円の面積を半径1としてαと置き、三角関数と微分の関係を使って循環的に求めるアイデアは、高校・大学数学で興味深い思考実験です。ここでは、質問のステップごとにどのように考えられるかを整理し、循環論法としての限界や注意点を解説します。
ステップ(1) 半径1の円の面積をαとおく
円の面積をαと仮定するのは、循環論法の出発点として妥当です。実際の値は求めず、条件式の中でαを未知として扱います。
ステップ(2) 不等式 sin(x/2) < α x / 2π < tan(x/2)
この不等式は円周角や弦長との関係から導かれます。半径1の円に内接する正多角形と外接する正多角形の弦の長さを用いた古典的なアルキメデスの手法と類似しています。ここでαを円の面積として使うのは理論上は可能ですが、循環論法に注意が必要です。

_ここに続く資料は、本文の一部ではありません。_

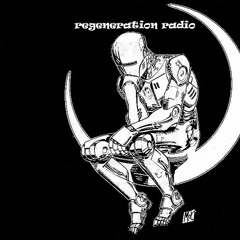 Regeneration Radio Mixtape Pop Punk - New Wave 2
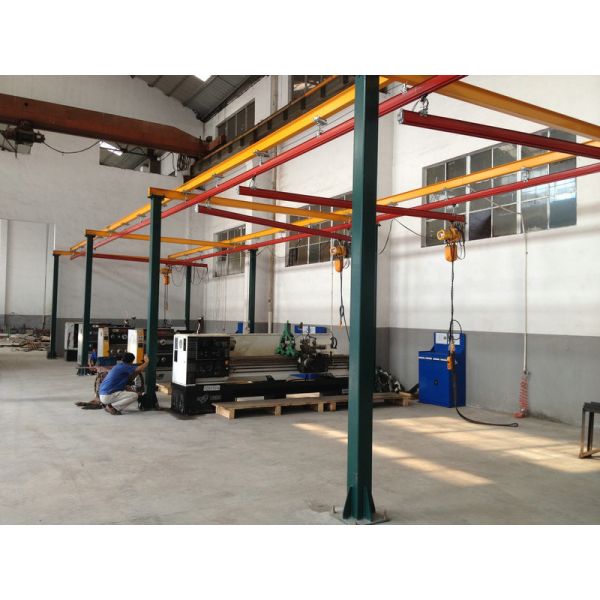 China Factory - Jiangsu New Heyi Machinery Co., Ltd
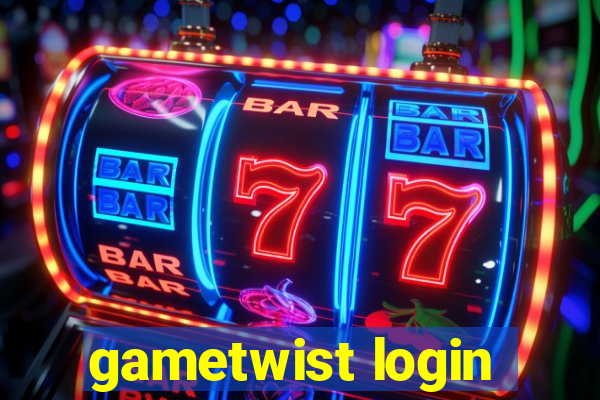 gametwist login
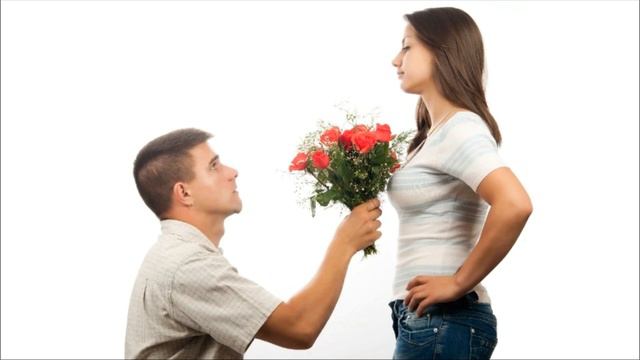 Природа Женского Доминирования в отношениях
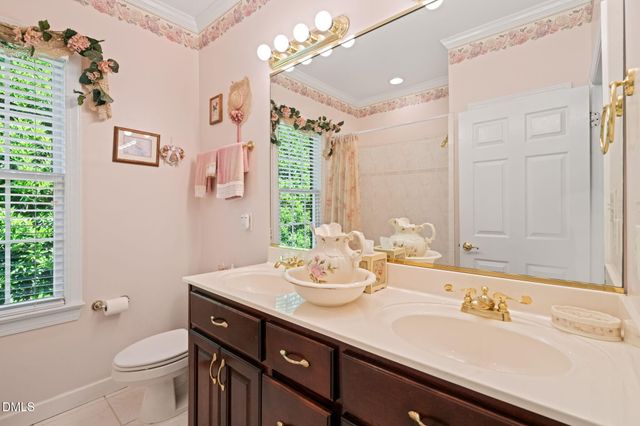 3608 Pauley Court, Raleigh, NC 27610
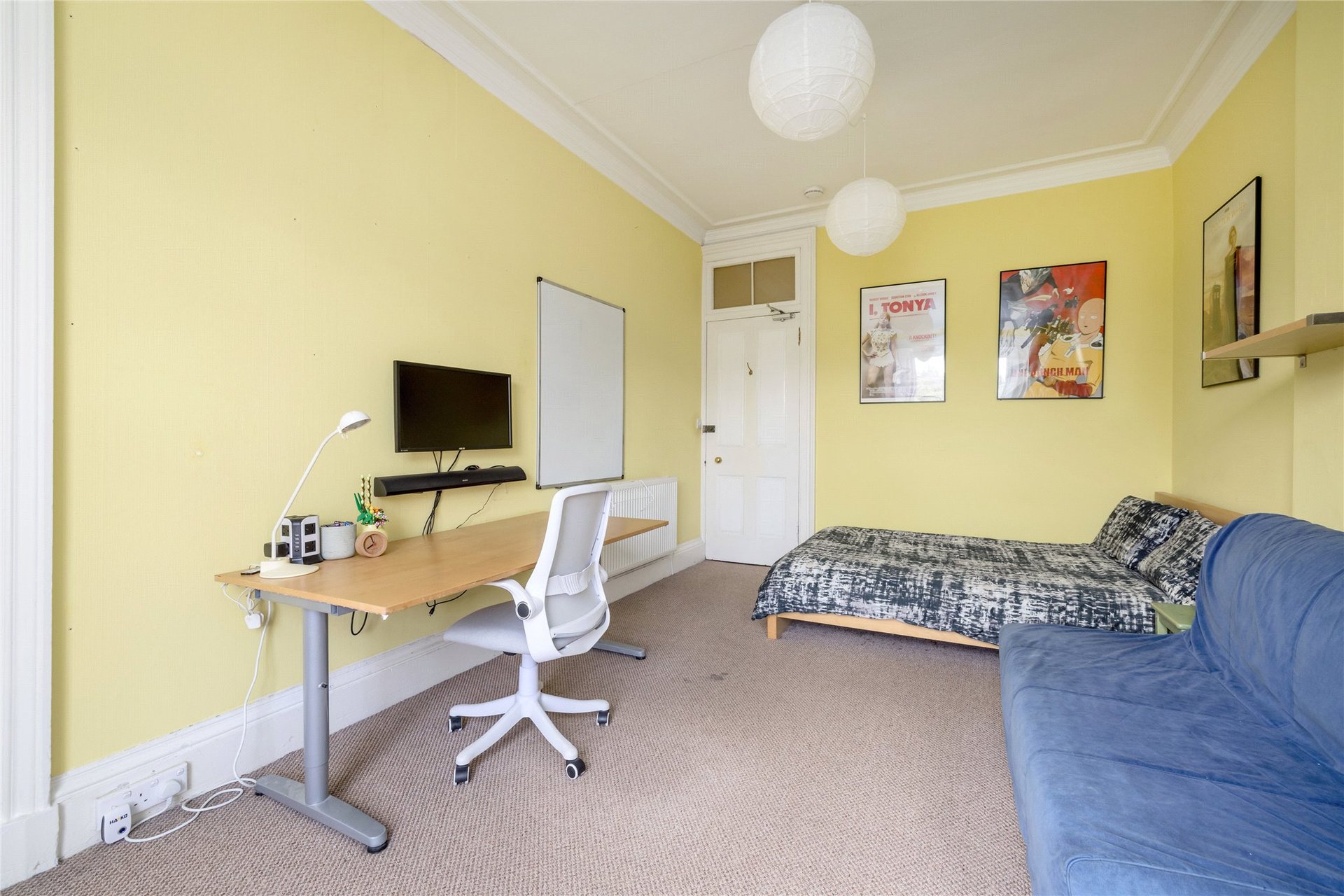 10 2f1, Brougham Place, Edinburgh, Midlothian, EH3 9HW - Picture #7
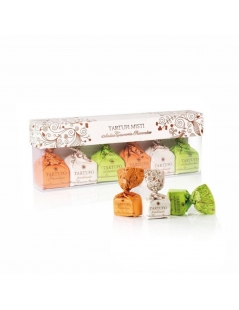 Mix Tartufi Dolci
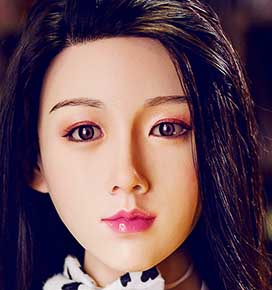 Mong (silicone no oral)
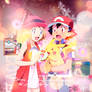 Amourshipping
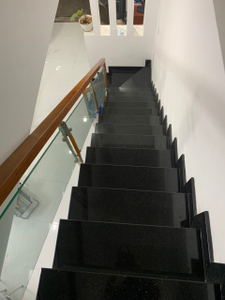 Nhà phố Quận 12 Nhà phố diện tích 64.6m2 cửa hướng Đông Bắc, đường rộng và thông thoáng.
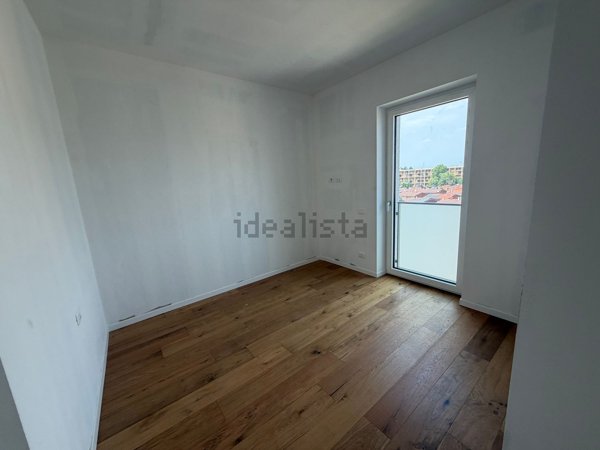appartamento in vendita a Milano in zona Quarto Cagnino
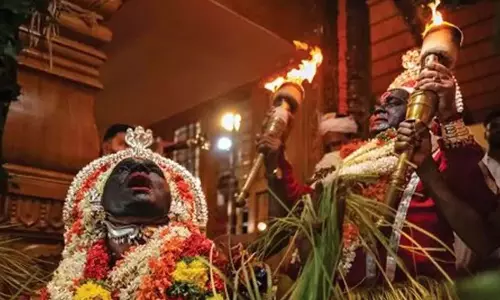 Karnataka: आज तुलु आत्मा उपासना पर पैनल चर्चा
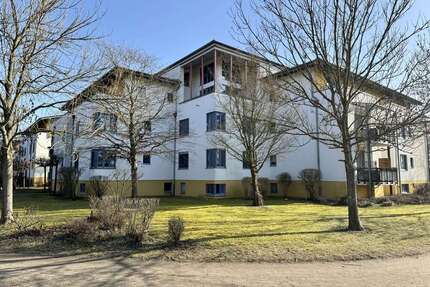 Wohnung zum Kaufen in Nuthetal 399.000,00 € 89.06 m²
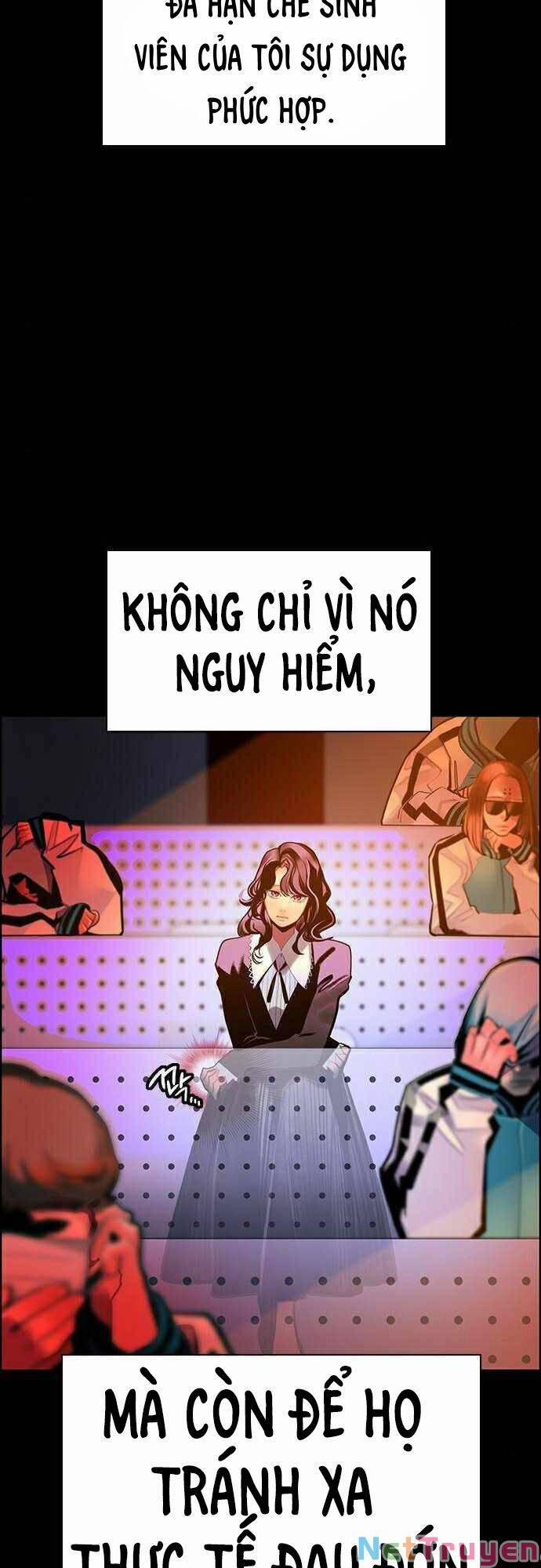 Nhân Trùng Đại Chiến 63 trang 25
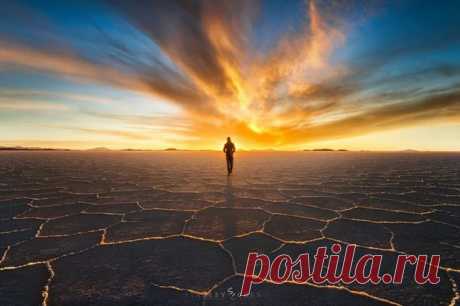 20 умопомрачительных снимков 2015 года без фотошопа — Фотоискусство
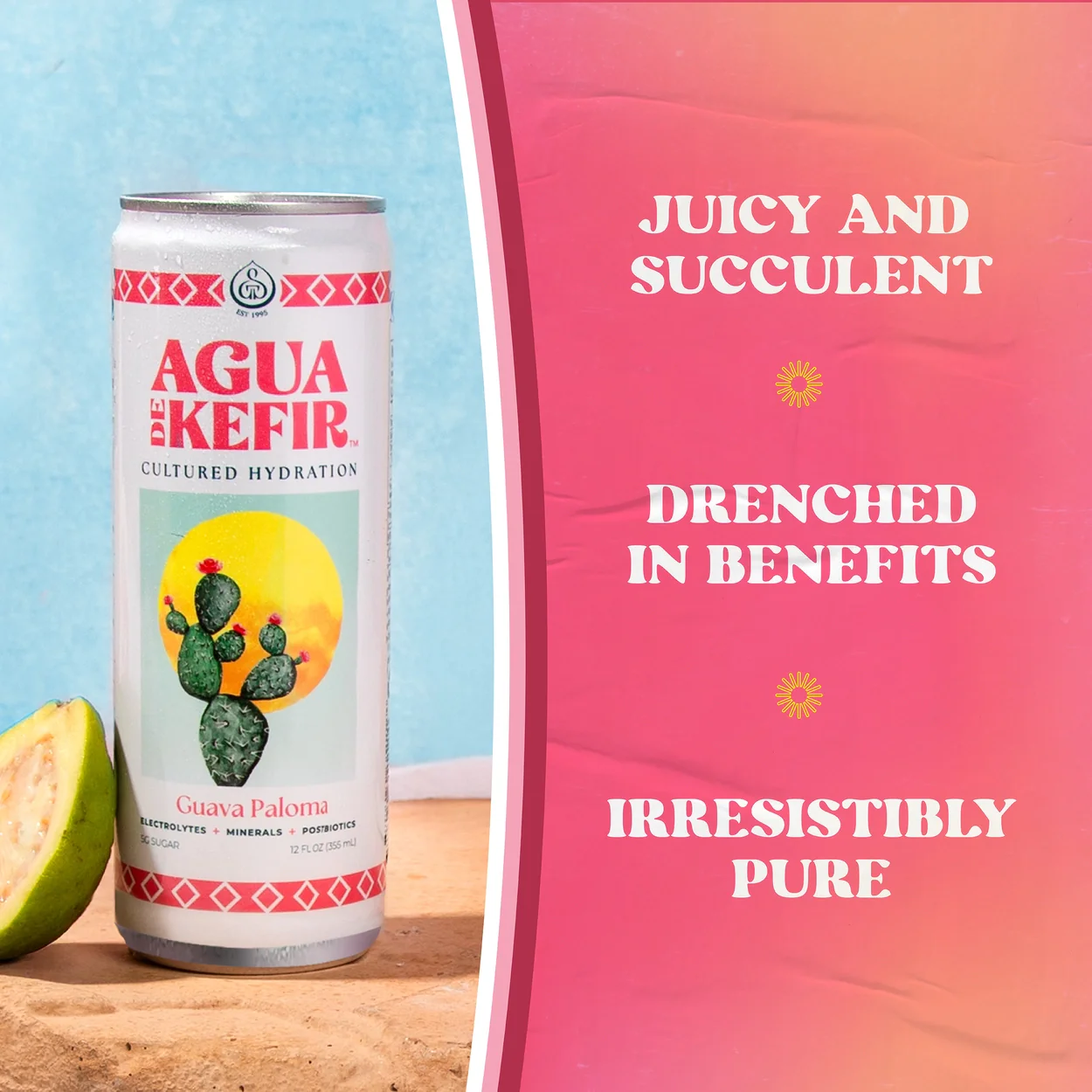 Guava Paloma - Image 4
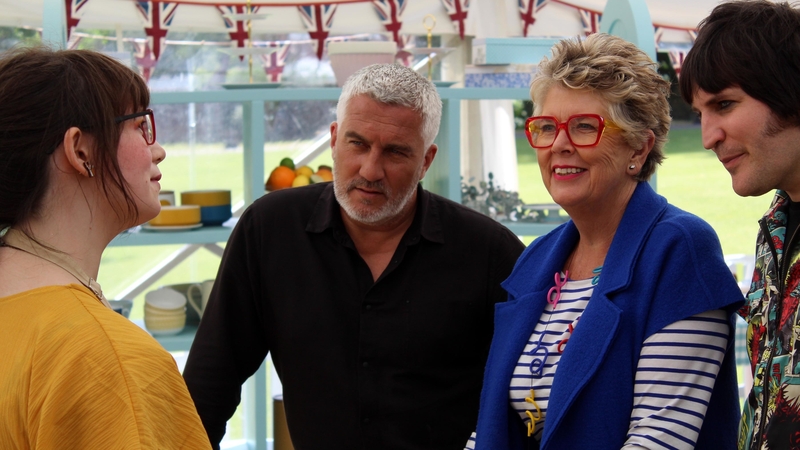 Vegan Week sparked debate, tears and conspiracy theories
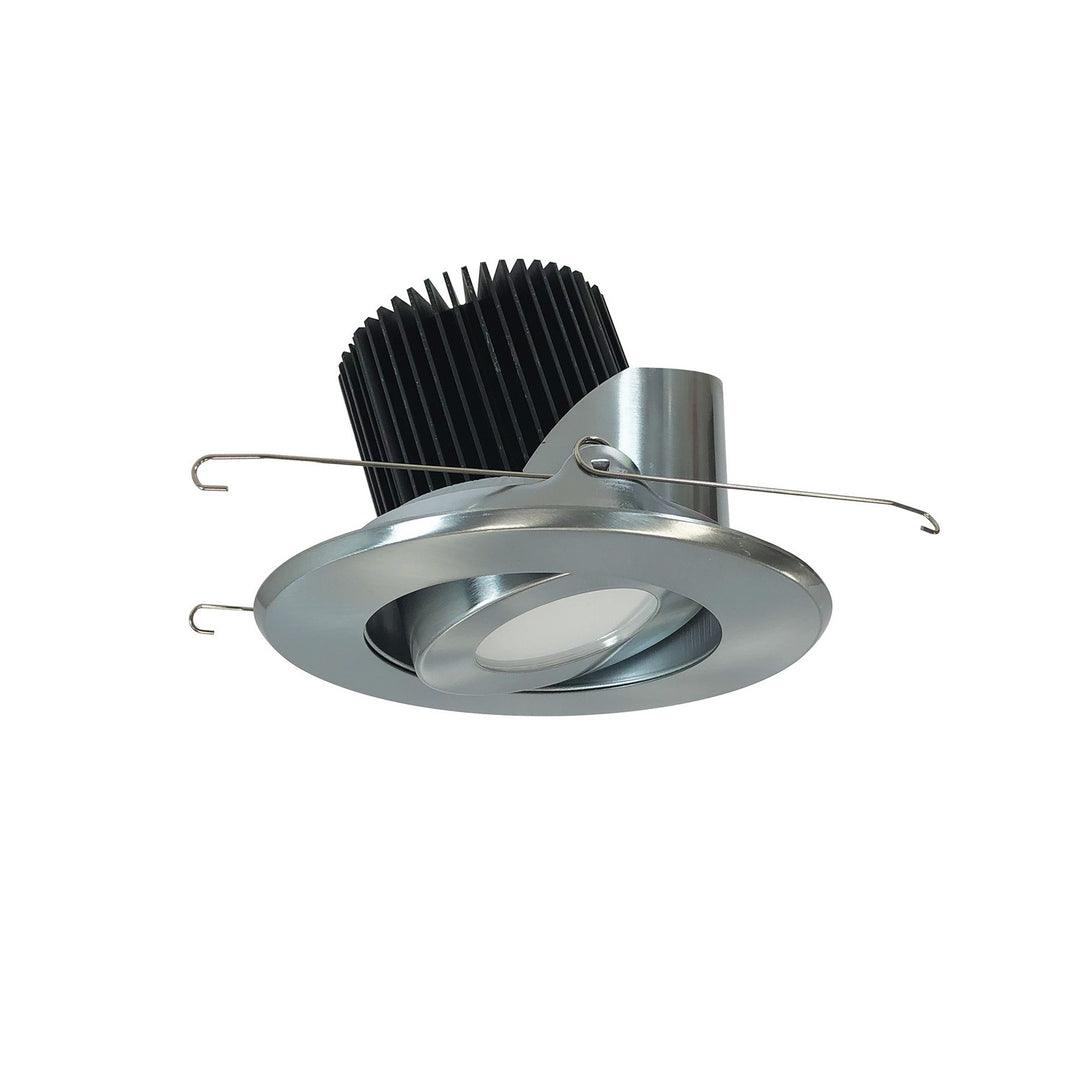 Nora Lighting NRM2-514L1540MNN   Recessed Light Natural Metal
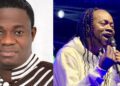 Great Ampong denies speaking ill of Daddy Lumba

ステップ(3) sin’x = α / π * cosx, cos’x = α / π * sinx の考察
これを成立させるためには、sinとcosの微分関係をαに依存させることになりますが、通常の微分では半径1の円に対してαは定数として扱われます。従って、ここでαを変数のように扱うと循環論法的な矛盾が生じる可能性があります。
ステップ(4) 弧長積分で円周を求める
円周を弧長積分で求め、αからπを導く考えは理論上可能ですが、ステップ(3)で導いた式をそのまま用いると、αの定義が循環的になっており、数学的に厳密とは言えません。弧長積分そのものは、通常の微分関数sin, cosに基づき計算するのが標準的です。
まとめ
質問の方法は興味深い思考実験ですが、循環論法としては厳密な証明にはならない可能性があります。αを定義し、その後の微分関係式に再びαを使う部分が循環的であるためです。歴史的には、円周率πや円の面積を求める際にはアルキメデスの多角形近似法や微積分による弧長積分が用いられています。文献としては、数学史のアルキメデスに関する書籍や微積分の教科書を参照すると良いでしょう。